The recent Johannesburg Labour Court judgment in Unisa v Socikwa & Others serves as a ‘searing indictment of unscrupulous lawyers who mislead the court or bring utterly hopeless cases to court, and thus enable their filthy rich clients (or clients corruptly bankrolled by filthy rich benefactors) to abuse the legal process’.

Constitutional law expert Professor Pierre de Vos notes the above judgment – penned by Acting Judge Smanga Sethene – was handed down on the same day a full Bench of the KZN High Court (Pietermaritzburg) held Jacob Zuma’s private prosecution of Billy Downer and Karyn Maughan constituted an abuse of the court process.

Writing on his Constitutionally Speaking blog, De Vos says while not all the cases brought by Zuma to delay his criminal prosecution were entirely hopeless, many of them were, with the most hopeless case of them all being the ‘doomed’ attempt to privately prosecute Billy Downer and Karyn Maughan.

‘The entire folly is based on a false factual premise, namely that Downer and Maughan had been involved in the leaking or publication of Zuma’s private medical information contained in confidential documents.’

De Vos says KZN High Court (Pietermaritzburg) Judge Piet Koen made it clear in October 2021 – in State v Zuma and Another – that the documents on which Maughan reported revealed no private medical information about Zuma, and were in any case not confidential at the time the documents were shared with her and she reported on them.

Both the SCA and the Constitutional Court have dismissed Zuma’s applications for leave to appeal Koen’s findings.

‘It must have been obvious to Zuma and his lawyers that the prosecutions could never succeed.

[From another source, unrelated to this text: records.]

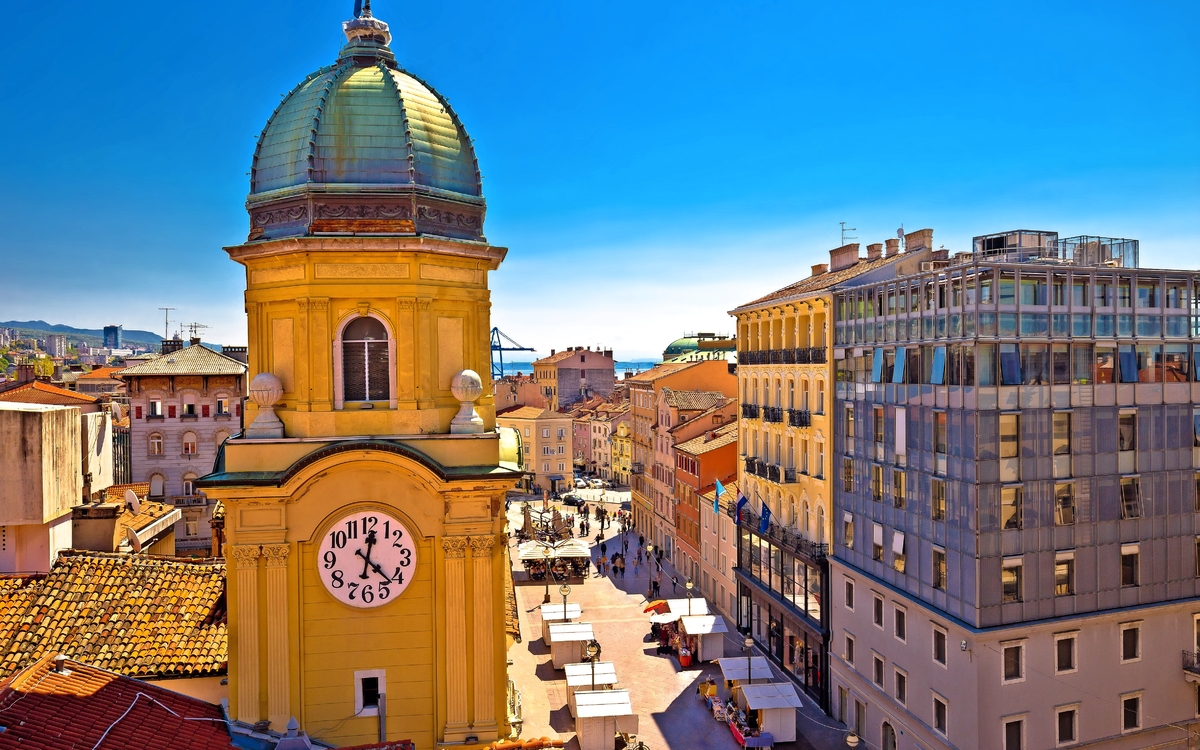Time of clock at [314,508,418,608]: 12:22
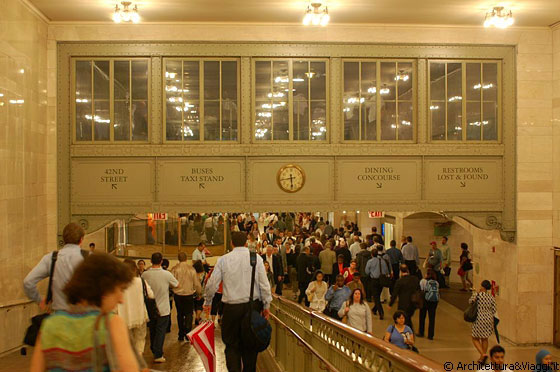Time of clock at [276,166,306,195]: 5:43
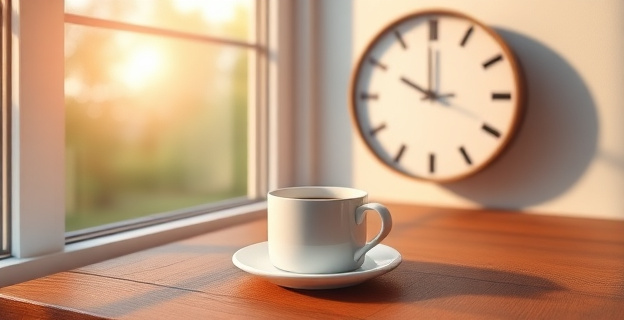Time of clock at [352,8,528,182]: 10:00
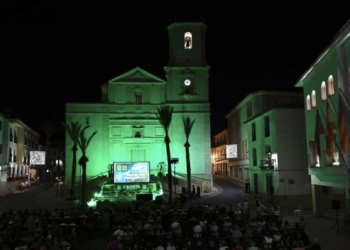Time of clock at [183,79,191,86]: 9:07
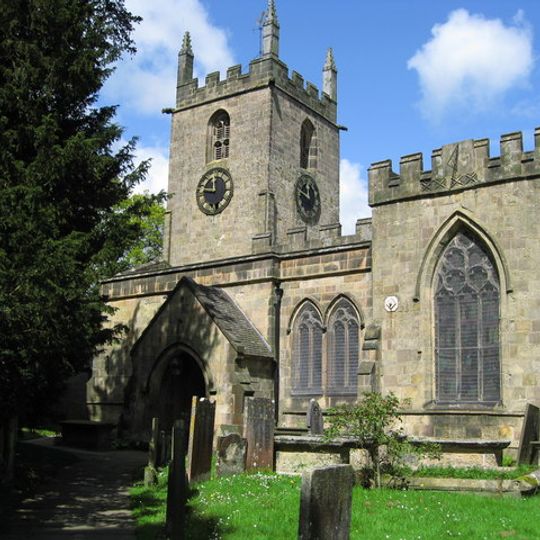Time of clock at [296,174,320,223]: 11:48
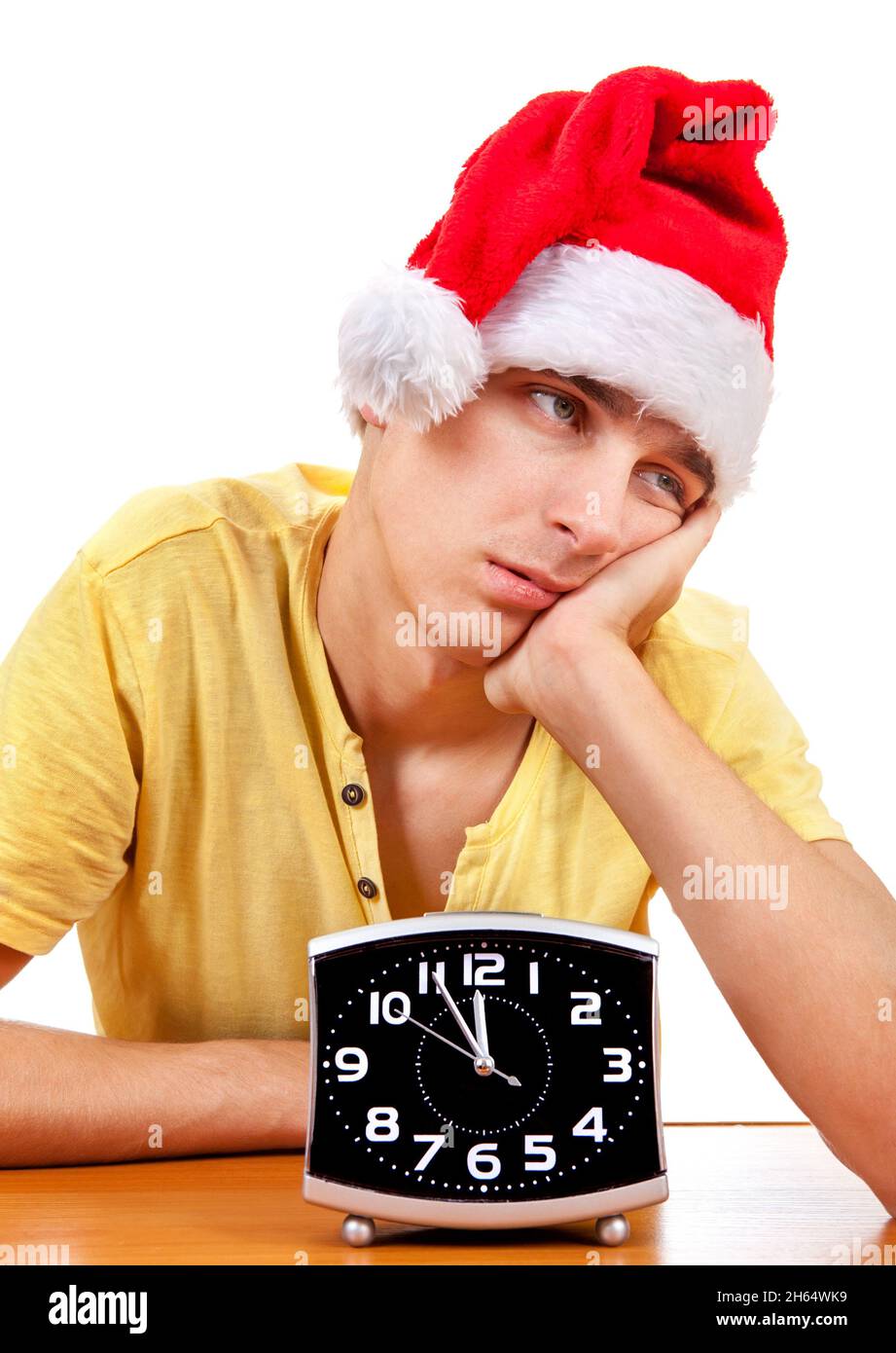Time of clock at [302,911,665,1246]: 11:55
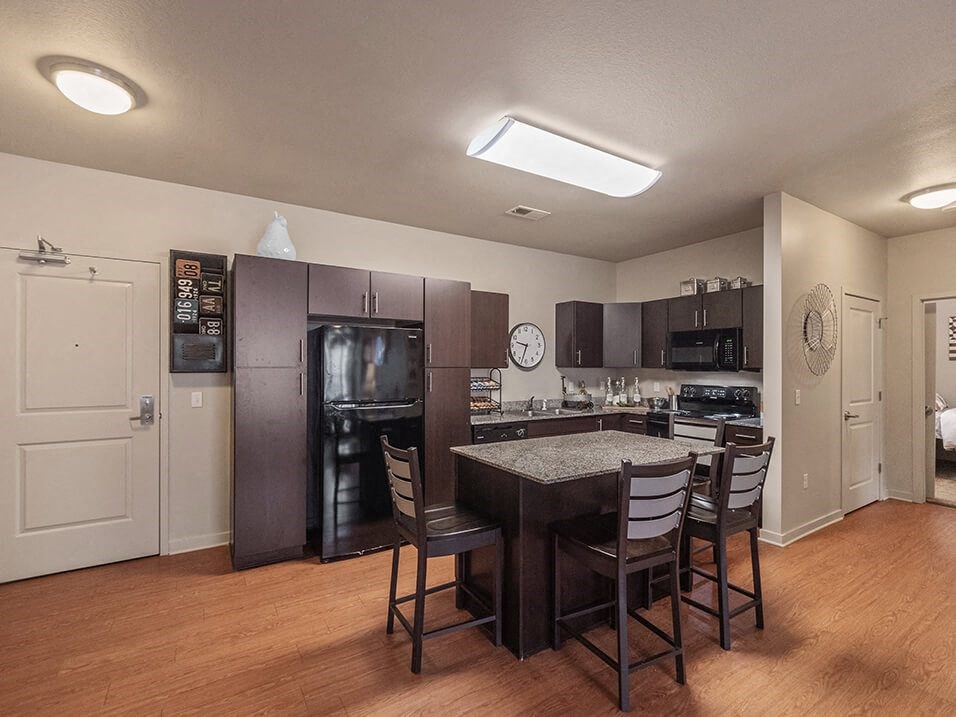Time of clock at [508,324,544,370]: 9:33
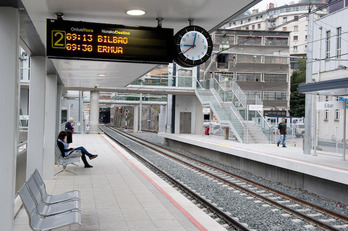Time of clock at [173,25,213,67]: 9:01
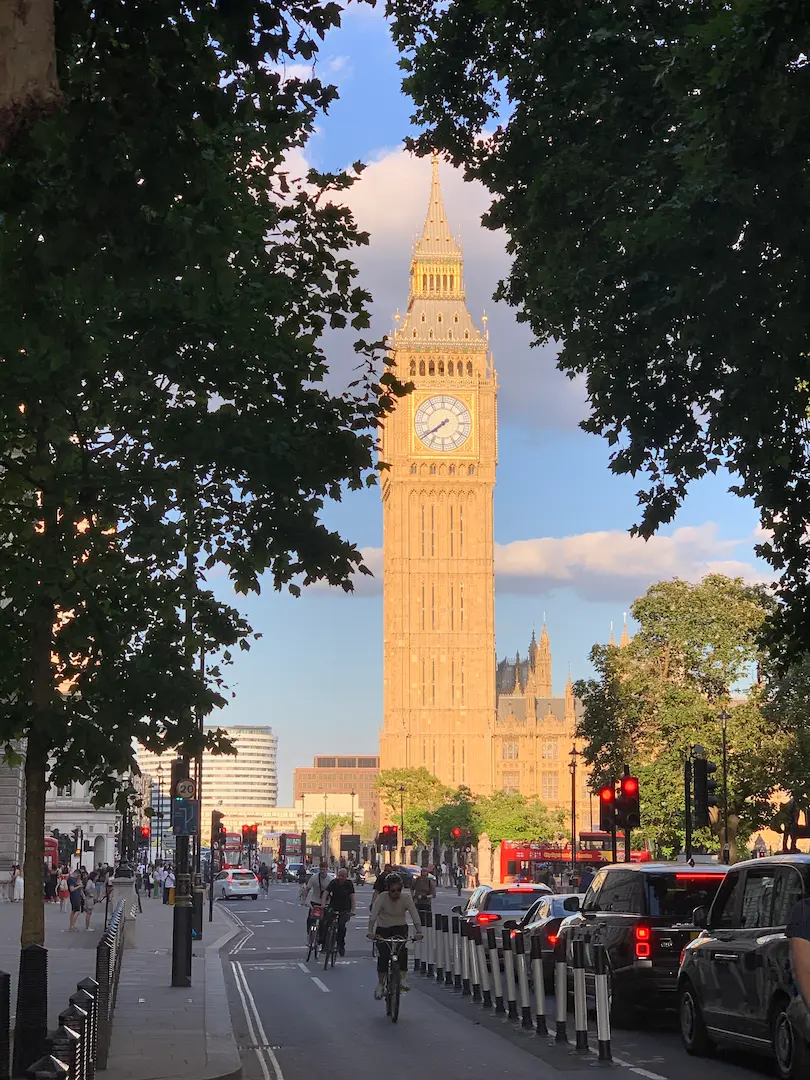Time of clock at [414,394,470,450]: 7:39
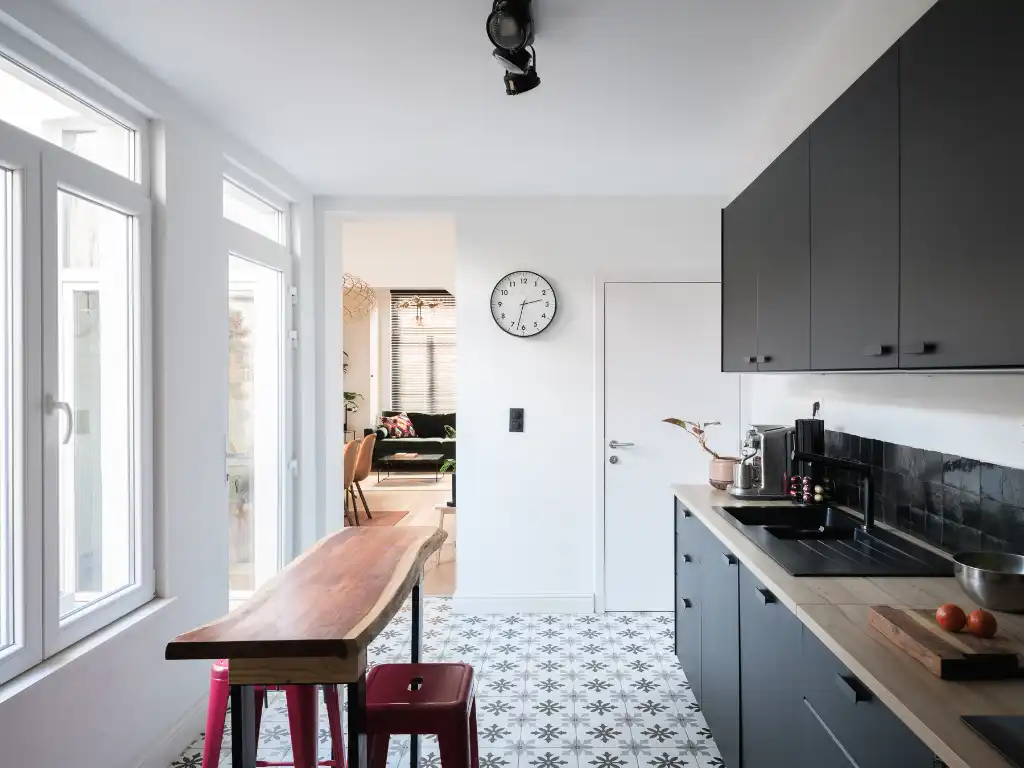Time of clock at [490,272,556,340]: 2:32
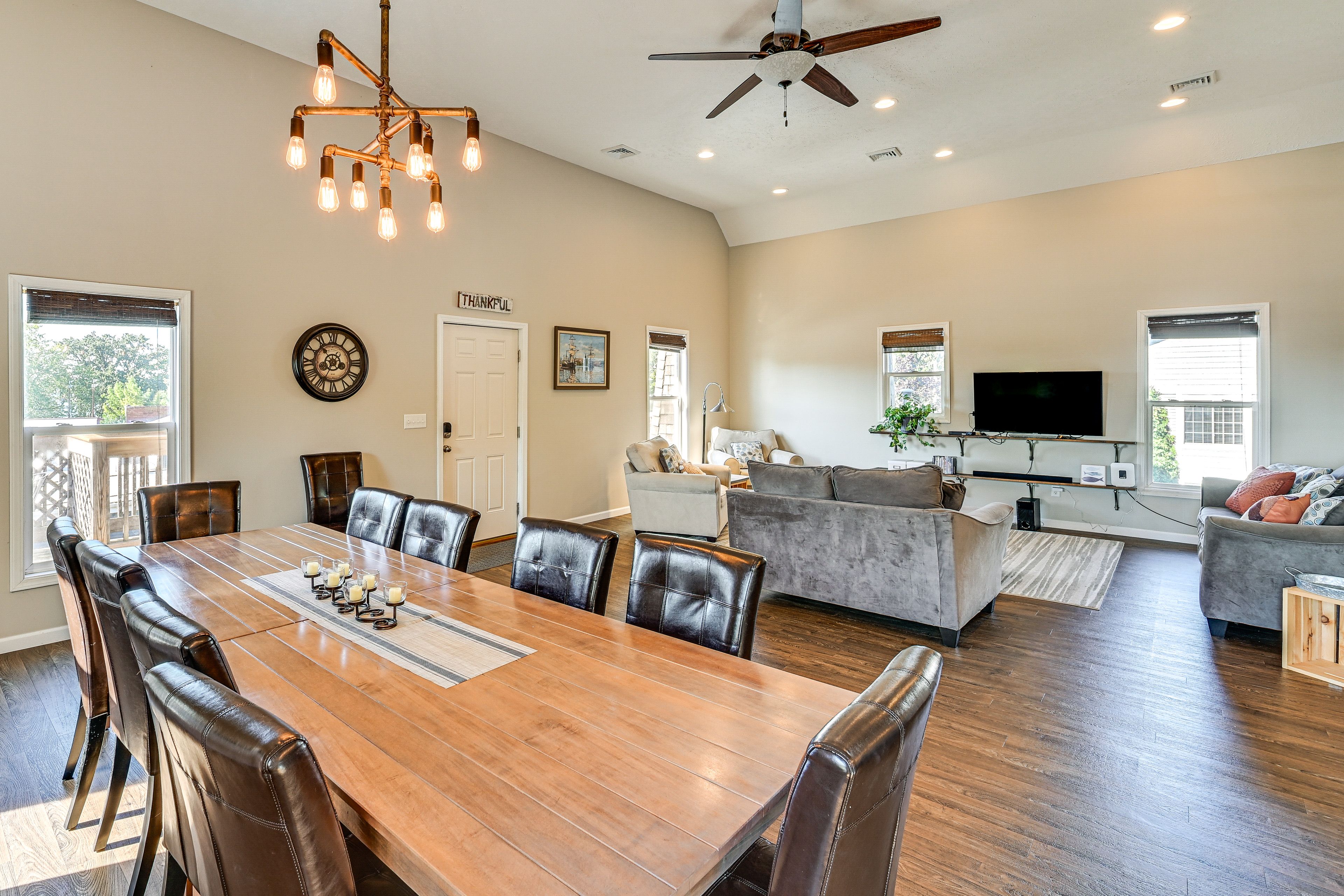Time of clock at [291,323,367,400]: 10:34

Yet, the prosecutions were instituted and when this was challenged, more time and money was wasted on Zuma’s lawyers defending the indefensible.’

De Vos notes this partly why the full Bench of the court held last week in Maughan v Zuma and Others that Zuma’s attempt to prosecute Downer and Maughan constituted an abuse of the legal process, and interdicted him from ‘reinstituting, proceeding with, or from taking any further steps pursuant to the private prosecution’ of either of them.

As the court pointed out, an abuse of process takes place ‘where the procedures permitted by the Rules of the Court to facilitate the pursuit of the truth are used for a purpose extraneous to that objective’.

Says De Vos: ‘While a prosecution (whether private or not) will not be unlawful merely because a prosecutor seeks to secure a conviction for an ulterior motive, a prosecutor who does not seek to secure a conviction at all (as was the case with Zuma’s prosecution of Maughan and Downer) – but only to oppress and harass individuals, and to sabotage the criminal justice system – will make himself guilty (as Zuma did with the assistance of his legal representatives) of an abuse of process.’

De Vos says what made things worse for Zuma is that his lawyers made no attempt to provide any evidence to refute the mostly undisputed facts.

Instead, as the court noted, ‘there are blanket, bald denials of material allegations without laying any factual basis therefor or any explanation to justify his denials’.

De Vos notes this is not surprising – there are no factual bases for the blanket denials made by Zuma’s lawyers.

He points out in the Socikwa Labour Court ruling, the court ordered the legal practitioners (both advocate and attorneys) who represented Unisa ‘not to charge any fee for legal services rendered’, or if they had already been paid, to repay Unisa within 60 days.

De Vos responds: ‘Had the many courts forced over the past 19 years to hear one after the other hopeless cases brought by Zuma and his lawyers made similar orders prohibiting Zuma’s lawyers from charging any fees, Zuma might by now have run out of lawyers willing to represent him.’